Pairs in Focus: December 2025 Forex Technical Setups Spotlight Major Currencies Heading into Year-End Trading

Pairs in Focus: Forex Technical Analysis for December 21–26, 2025
Original Author: Maurice White (as published on DailyForex.com)
Rewritten and Expanded by [Your Name]

As the trading week spanning December 21 to 26, 2025, comes into view, several major currency pairs exhibit technical setups that could deliver both opportunities and risks. Although December tends to bring lower liquidity due to year-end holidays, traders remain vigilant for breakouts, trend reversals, and continuation patterns. This analysis highlights key currency pairs that deserve close attention this week, focusing on their recent price action, potential support and resistance levels, and overall trend strength.

The week starts with global markets generally stabilizing following central bank meetings earlier in the month. Uncertainty remains, however, due to inflationary pressures and mixed economic data out of the United States, Eurozone, Japan, and the UK. This macroeconomic backdrop plays a critical role in shaping trader sentiment.

Here’s a comprehensive technical breakdown of major and minor forex pairs heading into the last full trading week of December 2025.

EUR/USD: Bearish Trend Facing Key Inflection Point

The EUR/USD remains entrenched within a wider downtrend, although recent price action suggests a potential pause in bearish momentum.

– The pair closed last week below the 1.0900 psychological level, extending losses after the latest U.S. inflation data surprised to the upside.
– Momentum indicators such as RSI and MACD suggest that bearish strength is beginning to ease, but no reversal signals are confirmed yet.
– The near-term support zone rests at 1.0800, which was tested earlier in the quarter. A break below this level would expose 1.0725 and then 1.0650.
– Resistance levels to watch include 1.0930, followed by 1.1000. Any climb above 1.1000 would signal a potential shift in sentiment.
– Traders will closely monitor Eurozone CPI data and U.S. core PCE expected this week for additional clues.

Outlook: Bearish bias remains intact, but the downward trend may stall temporarily pending stronger directional impulses from data.

GBP/USD: Bullish Recovery Faces Resistance Headwinds

Sterling has shown resilience in recent weeks, with GBP/USD bouncing off the 1.2500 level. Technical signals point to a short-term bullish recovery attempt, although upside traction remains challenged.
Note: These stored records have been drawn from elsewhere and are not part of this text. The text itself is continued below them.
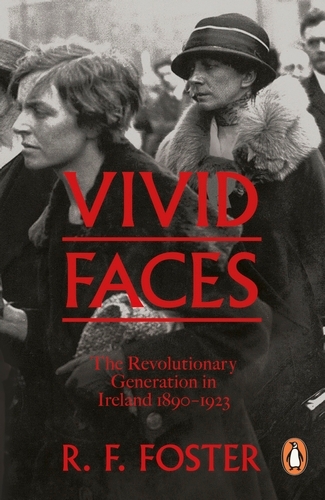 Book cover of Vivid Faces by R F Foster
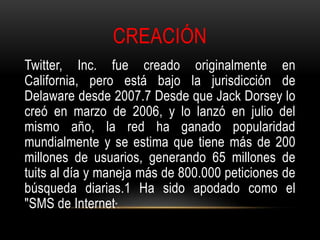 CREACIÓN
Twitter, Inc. fue creado originalmente en
California, pero está bajo la jurisdicción de
Delaware desde 2007.7 Desde que Jack Dorsey lo
creó en marzo de 2006, y lo lanzó en julio del
mismo año, la red ha ganado popularidad
mundialmente y se estima que tiene más de 200
millones de usuarios, generando 65 millones de
tuits al día y maneja más de 800.000 peticiones de
búsqueda diarias.1 Ha sido apodado como el
"SMS de Internet".
 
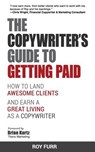 The Copywriter's Guide To Getting Paid: How To Land Awesome Clients And Earn A Great Living As A Copywriter - Roy Furr - 9781515215967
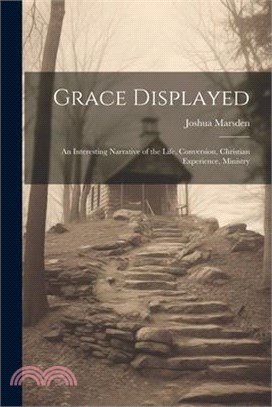 Grace Displayed: An Interesting Narrative of the Life, Conversion, Christian Experience, Ministry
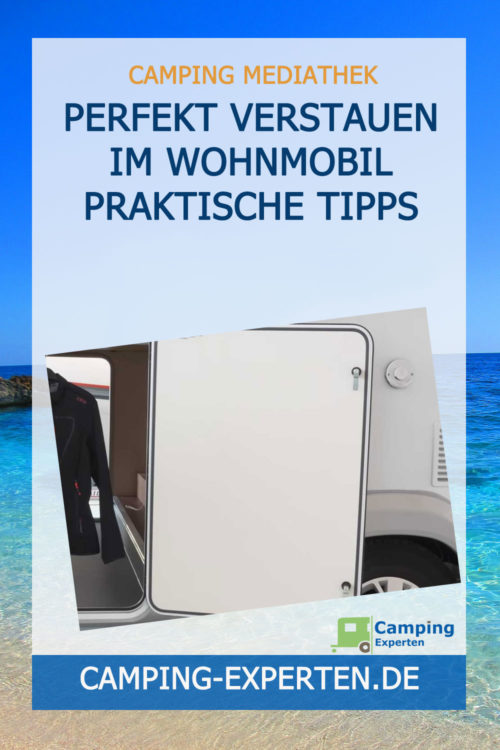 Perfekt verstauen im Wohnmobil Praktische Tipps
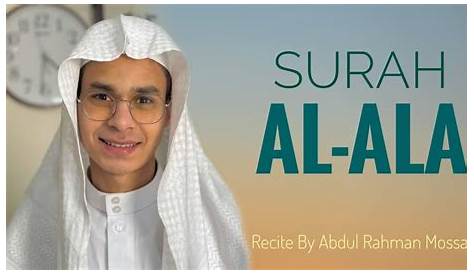 SURAH AL-ALA | ABDUL RAHMAN MOSSAD | BEAUTIFUL QURAN RECITATION | - YouTube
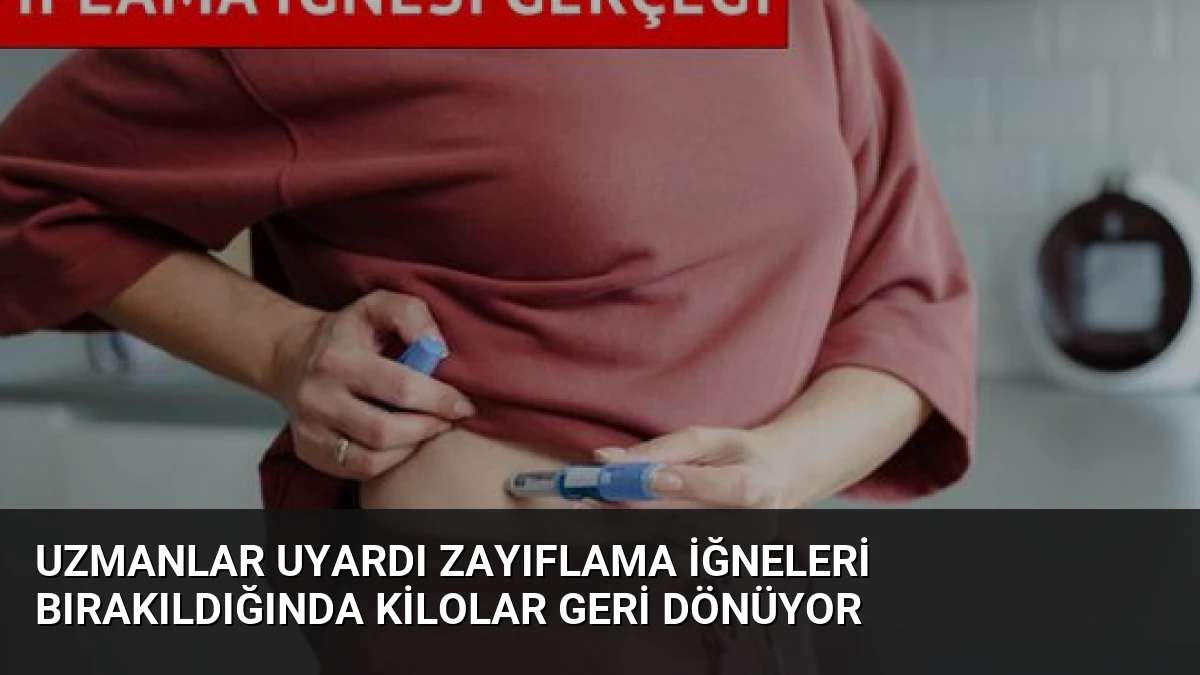 Uzmanlar Uyardı Zayıflama İğneleri Bırakıldığında Kilolar Geri Dönüyor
– The pair closed last week at 1.2705, registering modest weekly gains as UK data beat expectations.
– The 50-day moving average has just crossed above the 200-day MA, suggesting medium-term bullish momentum could be building—a Golden Cross pattern.
– Immediate resistance lies at 1.2750, with a clean break potentially exposing 1.2820 followed by 1.2900.
– Downside support is seen at 1.2600 and then at 1.2500. A fall below these could revive bearish pressures.
– The RSI indicator is approaching overbought territory, indicating buyers may face exhaustion before year-end.

Outlook: Neutral-to-bullish in the near term. A strong UK GDP release or hawkish BOE rhetoric could propel the pair toward 1.2900 before December closes.

USD/JPY: Watch for a Breakdown Below 140.00

The USD/JPY has seen increased volatility following dovish leanings from the Federal Reserve and renewed discussions from the Bank of Japan on possible policy normalization.

– The pair closed the week under 142.00, with lower highs forming on the daily chart.
– A descending triangle pattern appears to be developing, with significant support resting at 140.00.
– A break below 140.00 would open the way for a drop toward 138.30 and possibly 137.00.